Im pretty new to home audio however my bro and I are looking to compliment his 65" HDMI RP tv!  

being as he just got a job at best buy, hes looking at a decked out klipsch system which he can get for painfully cheap. However, me being the DIYist, ive been looking at other methods.

well i recently stumbled across a photo of an open baffle setup that i love the look/style of. However im not really sure of the driver requried for this to work and what parameters are needed for it to be effective...

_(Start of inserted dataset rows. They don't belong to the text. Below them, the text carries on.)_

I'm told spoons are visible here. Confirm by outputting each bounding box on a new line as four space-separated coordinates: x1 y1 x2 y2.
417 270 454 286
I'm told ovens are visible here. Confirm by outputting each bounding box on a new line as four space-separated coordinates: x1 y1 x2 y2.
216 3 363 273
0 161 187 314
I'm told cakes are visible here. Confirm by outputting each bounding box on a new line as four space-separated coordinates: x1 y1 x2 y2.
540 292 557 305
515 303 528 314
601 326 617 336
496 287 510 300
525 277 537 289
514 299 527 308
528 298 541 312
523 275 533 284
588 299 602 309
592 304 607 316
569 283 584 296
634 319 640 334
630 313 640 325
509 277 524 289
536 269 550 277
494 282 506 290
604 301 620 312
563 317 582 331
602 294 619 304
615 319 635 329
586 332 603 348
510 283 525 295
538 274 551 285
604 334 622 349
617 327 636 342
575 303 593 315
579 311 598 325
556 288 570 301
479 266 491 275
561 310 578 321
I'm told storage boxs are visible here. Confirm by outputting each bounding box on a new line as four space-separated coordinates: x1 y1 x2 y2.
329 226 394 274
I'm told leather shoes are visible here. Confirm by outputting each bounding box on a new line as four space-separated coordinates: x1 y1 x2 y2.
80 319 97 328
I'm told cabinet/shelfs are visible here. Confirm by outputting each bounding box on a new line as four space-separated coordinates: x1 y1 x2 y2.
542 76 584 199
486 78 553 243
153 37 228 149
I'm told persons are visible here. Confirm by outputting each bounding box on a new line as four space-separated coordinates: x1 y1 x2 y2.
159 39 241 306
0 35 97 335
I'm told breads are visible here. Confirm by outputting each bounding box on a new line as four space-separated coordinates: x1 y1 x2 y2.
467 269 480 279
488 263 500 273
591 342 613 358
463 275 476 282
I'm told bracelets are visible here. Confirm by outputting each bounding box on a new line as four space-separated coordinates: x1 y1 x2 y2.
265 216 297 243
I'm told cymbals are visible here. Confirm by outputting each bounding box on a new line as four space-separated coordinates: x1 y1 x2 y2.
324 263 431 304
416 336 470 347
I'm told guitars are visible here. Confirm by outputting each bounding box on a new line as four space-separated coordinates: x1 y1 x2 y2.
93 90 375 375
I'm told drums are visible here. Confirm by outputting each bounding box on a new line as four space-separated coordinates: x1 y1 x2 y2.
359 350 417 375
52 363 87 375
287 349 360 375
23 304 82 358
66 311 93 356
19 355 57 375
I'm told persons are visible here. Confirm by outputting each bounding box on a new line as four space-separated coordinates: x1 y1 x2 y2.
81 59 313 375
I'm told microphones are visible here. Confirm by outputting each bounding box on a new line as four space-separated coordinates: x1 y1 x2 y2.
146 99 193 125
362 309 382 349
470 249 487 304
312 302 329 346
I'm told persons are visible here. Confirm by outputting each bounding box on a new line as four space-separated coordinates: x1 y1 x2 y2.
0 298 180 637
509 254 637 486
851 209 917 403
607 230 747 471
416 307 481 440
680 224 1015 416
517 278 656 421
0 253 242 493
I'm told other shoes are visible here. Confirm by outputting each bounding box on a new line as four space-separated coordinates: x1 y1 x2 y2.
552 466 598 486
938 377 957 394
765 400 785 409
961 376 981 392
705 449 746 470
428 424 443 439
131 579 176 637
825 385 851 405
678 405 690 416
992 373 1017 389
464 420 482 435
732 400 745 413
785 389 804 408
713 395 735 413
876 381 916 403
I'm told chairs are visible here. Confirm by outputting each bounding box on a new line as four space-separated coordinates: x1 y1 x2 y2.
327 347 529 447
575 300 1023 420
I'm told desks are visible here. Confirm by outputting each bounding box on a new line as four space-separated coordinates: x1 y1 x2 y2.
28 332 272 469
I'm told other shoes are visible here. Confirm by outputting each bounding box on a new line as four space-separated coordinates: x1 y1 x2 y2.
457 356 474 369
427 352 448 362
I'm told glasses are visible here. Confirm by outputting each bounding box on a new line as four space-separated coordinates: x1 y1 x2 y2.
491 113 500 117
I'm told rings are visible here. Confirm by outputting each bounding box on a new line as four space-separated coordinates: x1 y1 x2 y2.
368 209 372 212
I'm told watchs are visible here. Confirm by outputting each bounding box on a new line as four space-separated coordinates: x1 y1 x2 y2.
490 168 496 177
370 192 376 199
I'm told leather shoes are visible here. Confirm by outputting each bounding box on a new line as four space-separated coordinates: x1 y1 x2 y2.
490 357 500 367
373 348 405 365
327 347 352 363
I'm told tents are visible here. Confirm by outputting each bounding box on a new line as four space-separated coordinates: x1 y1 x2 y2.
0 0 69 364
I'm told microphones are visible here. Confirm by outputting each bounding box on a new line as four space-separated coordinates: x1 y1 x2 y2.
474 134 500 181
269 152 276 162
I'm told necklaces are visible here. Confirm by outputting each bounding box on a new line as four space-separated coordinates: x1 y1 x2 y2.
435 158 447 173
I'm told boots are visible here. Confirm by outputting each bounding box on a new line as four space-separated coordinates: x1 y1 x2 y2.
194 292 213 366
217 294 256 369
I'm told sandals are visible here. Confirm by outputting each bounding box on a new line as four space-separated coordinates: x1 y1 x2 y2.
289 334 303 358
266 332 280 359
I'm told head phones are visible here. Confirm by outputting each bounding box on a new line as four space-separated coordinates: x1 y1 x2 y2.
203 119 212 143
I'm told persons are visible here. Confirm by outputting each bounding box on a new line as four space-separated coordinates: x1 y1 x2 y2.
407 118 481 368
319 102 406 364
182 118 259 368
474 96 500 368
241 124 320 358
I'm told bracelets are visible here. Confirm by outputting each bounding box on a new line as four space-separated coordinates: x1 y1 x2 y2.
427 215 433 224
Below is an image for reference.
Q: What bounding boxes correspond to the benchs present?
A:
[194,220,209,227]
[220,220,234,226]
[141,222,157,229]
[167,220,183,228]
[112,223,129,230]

also, are there any negative effects to operating open baffle? i would assume effects on low end extension and power handlings, but anything else i should be prepared for?


----------



## |Tch0rT| (May 7, 2005)

Those are variants of the Linkwitz Orion's. http://www.linkwitzlab.com/orion_us.htm 3 way active, Seas Millenium tweets, Seas 7" Excel mids, and Peerless 10" XLS for the bass. You're looking at around $1700+ just for the drivers alone... http://www.madisound.com/catalog/advanced_search_result.php?keywords=orion&x=0&y=0

If I remember correctly that photo might even be DIY's from AJinFL (I think that's his nick) from this forum.

Ryan


----------



## ///Audience (Jan 31, 2007)

|Tch0rT| said:


> even be DIY's from AJinFL (I think that's his nick) from this forum.
> 
> Ryan


It is from him!

and im not looking at that specific driver configuration per say, but rather what qualities qualify a driver to run open baffle.


----------



## havok20222 (Sep 5, 2007)

First question is this. Do you work at a store with a Magnolia or not? If it's Klipsch Synergy I wouldn't even waste your time. It's pretty junky by comparison even to the reference stuff. If you DO work at a store with mag, also look at DefTech and Vienna. Logans are probably more than you may want to pay, but are great as well.


----------



## Neil (Dec 9, 2005)

BassBaller5 said:


> also, are there any negative effects to operating open baffle? i would assume effects on low end extension and power handlings, but anything else i should be prepared for?


Those are the big ones and rather detrimental if reference level HT is what you're after. For home audio and just casual HT, you should be fine.

Generally speaking, higher Q drivers tend to work better OB. But anything is workable with the right crossover or EQ work, which is the big question to me....will you be designing this from beginning to end and will it be passive or active?


----------



## ///Audience (Jan 31, 2007)

Thanks guys, thats what i was looking for. 

O and yes they do carry the Synergy, yet he can order the Reference IV (an RF-62) for 200 a piece!


----------



## kappa546 (Apr 11, 2005)

i wouldn't start with an OB speaker as my first ht project


----------